• **What to do**
In your copy, include no images, and write out every entry below exactly as it stands.

• **Extracted records**
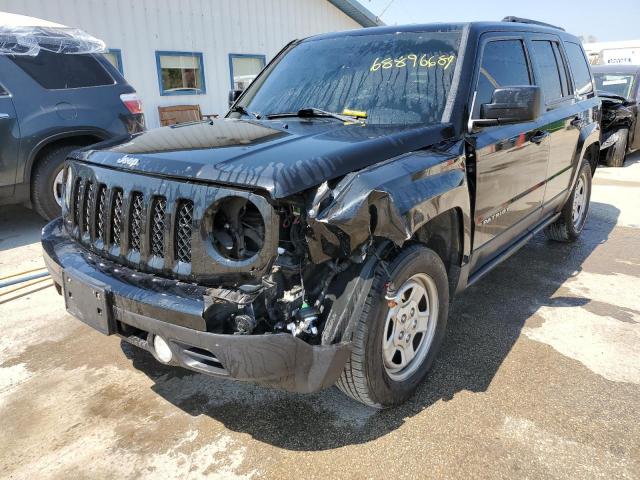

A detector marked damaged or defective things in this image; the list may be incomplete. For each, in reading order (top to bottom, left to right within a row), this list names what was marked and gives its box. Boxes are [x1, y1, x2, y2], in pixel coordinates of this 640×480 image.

crumpled hood [75, 117, 452, 198]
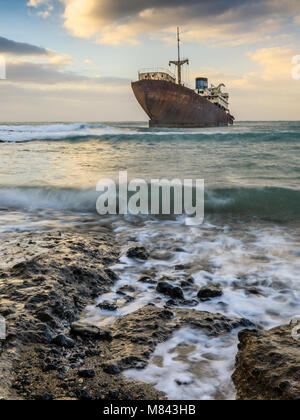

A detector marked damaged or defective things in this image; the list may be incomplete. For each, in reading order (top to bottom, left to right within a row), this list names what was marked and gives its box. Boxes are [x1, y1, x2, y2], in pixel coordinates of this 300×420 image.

rusty ship hull [132, 79, 234, 127]
rust streak on hull [132, 79, 234, 128]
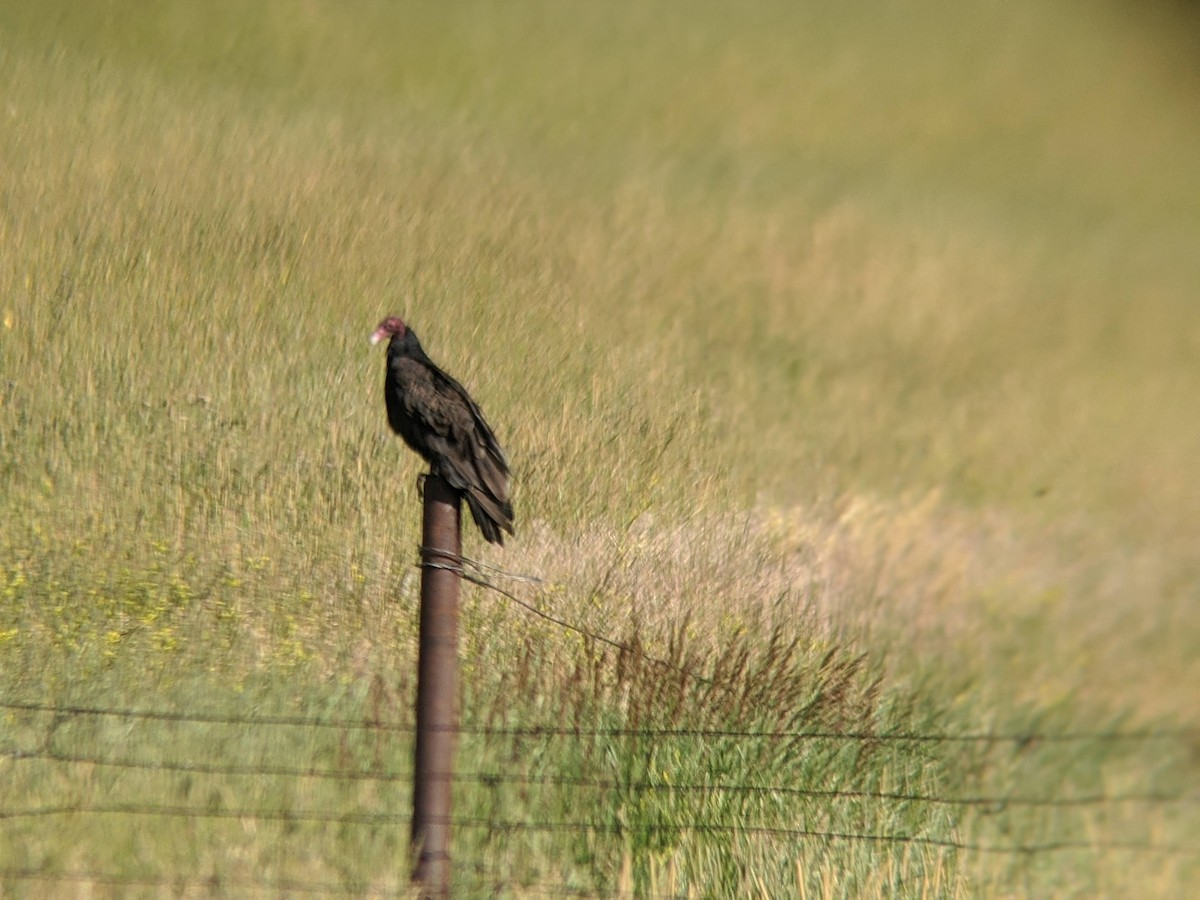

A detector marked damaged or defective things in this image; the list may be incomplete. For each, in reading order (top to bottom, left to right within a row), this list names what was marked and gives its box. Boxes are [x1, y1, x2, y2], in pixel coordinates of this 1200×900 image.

rusty metal fence post [410, 475, 456, 897]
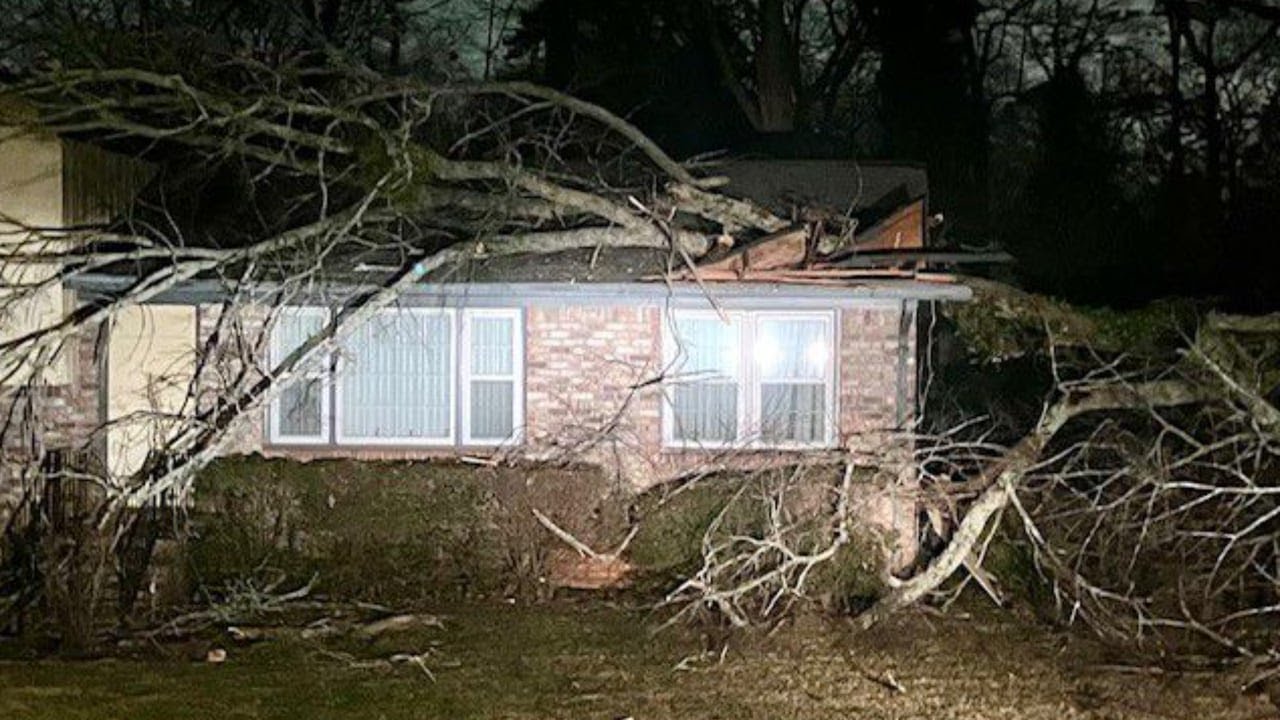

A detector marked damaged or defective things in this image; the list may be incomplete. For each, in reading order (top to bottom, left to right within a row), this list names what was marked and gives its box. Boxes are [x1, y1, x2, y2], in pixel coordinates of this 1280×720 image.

broken roof edge [67, 271, 967, 304]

• **Task result**
A detector marked damaged or defective things in this image; the list may be incomplete. For each, in reading order (top to bottom, left to right within a row), this list names what was marked and gives its box. Boxes are [x1, y1, x2, y2], in pixel coordinates of this 640×480 image.

crumpled hood [75, 117, 452, 198]

A detector marked damaged or defective things in this image; the list may be incomplete. For each, in reading order (top to bottom, left to right within a row), this list names what was marked and gives its box. Boxes are [x1, y1, x2, y2], in pixel coordinates of this 300×420 image.

rusty ship hull [132, 79, 234, 127]
rust streak on hull [132, 79, 234, 128]

A detector marked damaged or defective things in this image; the list may be incomplete. For each, in reading order (top to bottom, left to right within a row), this list names what was marked and gives its box. Boxes are [x1, y1, x2, y2], in pixel coordinates of this 1200×900 image.

rusty metal fence post [410, 475, 456, 897]

A detector marked damaged or defective things in this image; the list may be incomplete. For each, in reading order (top to bottom, left to right within a row), this list names what was marked and gives its box. Boxes are [x1, y1, x2, y2], in pixel coordinates of this 1280×720 image.

broken roof edge [67, 271, 967, 304]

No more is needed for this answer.